Because it's cheaper, not economically impossible to do it in the ocean today, that doesn't mean to say that all costs are fairly articulated. In other words, you've got to pay for oxygenated water, and you've got to pay to deal with the waste that the farm would produce on land. So your operating costs would be higher than they would be in ocean. That doesn't mean to say that you're economically infeasible to do it.
We can get into the economics. Let me share some of them with you. To build a 1,000-tonne farm would cost you about $12 million, and it would take you about $6 million a year to run that farm. The revenue from it from fish alone would be about $11 million. If you utilize the waste stream--and this is incredibly important for everybody to understand--when you take fish from the open ocean, you're capturing nutrients from the open oceans, and you're exploiting them to build and grow fish. But a huge amount of that waste, the ammonia gets turned into nitrates, and the solid waste is actually feedstock.

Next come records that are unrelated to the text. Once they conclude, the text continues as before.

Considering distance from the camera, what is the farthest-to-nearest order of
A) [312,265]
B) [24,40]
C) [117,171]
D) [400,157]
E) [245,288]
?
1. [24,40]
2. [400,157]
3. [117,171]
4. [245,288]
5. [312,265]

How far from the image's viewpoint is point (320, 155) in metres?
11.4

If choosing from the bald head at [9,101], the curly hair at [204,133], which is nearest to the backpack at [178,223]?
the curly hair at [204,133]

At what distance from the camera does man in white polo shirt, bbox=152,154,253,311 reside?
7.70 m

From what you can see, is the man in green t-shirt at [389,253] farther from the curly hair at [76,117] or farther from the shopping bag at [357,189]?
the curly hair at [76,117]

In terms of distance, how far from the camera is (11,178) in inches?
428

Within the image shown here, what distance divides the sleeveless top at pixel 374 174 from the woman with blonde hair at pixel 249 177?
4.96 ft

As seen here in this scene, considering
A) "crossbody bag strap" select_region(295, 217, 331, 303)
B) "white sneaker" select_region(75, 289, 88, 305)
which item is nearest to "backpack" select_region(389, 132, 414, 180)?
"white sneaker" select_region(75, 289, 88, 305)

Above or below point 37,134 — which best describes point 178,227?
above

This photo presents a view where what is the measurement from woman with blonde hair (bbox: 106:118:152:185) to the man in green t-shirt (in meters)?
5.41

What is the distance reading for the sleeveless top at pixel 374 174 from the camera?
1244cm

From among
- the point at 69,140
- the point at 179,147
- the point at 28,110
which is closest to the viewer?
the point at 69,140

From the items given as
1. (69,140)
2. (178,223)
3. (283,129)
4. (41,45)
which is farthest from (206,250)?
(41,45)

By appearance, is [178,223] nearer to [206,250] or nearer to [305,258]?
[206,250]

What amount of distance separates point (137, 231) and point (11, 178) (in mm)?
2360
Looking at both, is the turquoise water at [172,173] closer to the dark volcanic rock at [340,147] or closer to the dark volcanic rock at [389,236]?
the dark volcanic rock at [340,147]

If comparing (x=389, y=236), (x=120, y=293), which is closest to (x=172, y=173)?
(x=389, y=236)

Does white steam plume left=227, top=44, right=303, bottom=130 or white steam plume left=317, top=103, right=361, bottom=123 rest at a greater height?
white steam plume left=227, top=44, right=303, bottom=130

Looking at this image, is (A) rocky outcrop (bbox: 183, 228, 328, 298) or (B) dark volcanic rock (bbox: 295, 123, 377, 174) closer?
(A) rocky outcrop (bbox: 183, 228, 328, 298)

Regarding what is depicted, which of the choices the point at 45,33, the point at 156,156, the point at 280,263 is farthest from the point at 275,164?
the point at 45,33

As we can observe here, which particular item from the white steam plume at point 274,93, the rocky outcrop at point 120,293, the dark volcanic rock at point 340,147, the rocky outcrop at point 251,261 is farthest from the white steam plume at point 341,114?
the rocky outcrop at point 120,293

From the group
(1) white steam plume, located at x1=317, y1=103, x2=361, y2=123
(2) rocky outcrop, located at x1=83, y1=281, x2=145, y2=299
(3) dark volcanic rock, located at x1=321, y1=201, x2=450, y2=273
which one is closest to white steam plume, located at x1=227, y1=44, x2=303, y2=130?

If you use that and capture that with associated aquaponics, you can put another $4 million on the bottom line of your numbers every year by growing lettuce, tomatoes, peppers. Two hundred kilograms of living fish will support 3,000 head of lettuce every six weeks. Today that economic benefit is being just dumped in the ocean.
So to net it out, you can be in the business, if you only do fish, of making $5 million a year profit on an investment of $12 million. If you do hydroponics and capture that waste, you can push that to $9 million. If you charge a premium for your chemical and therapeutant-free fish that you're capable of delivering now, you can get up to almost $19 million a year in revenue, which will leave you with $13 million a year after costs, pre-tax.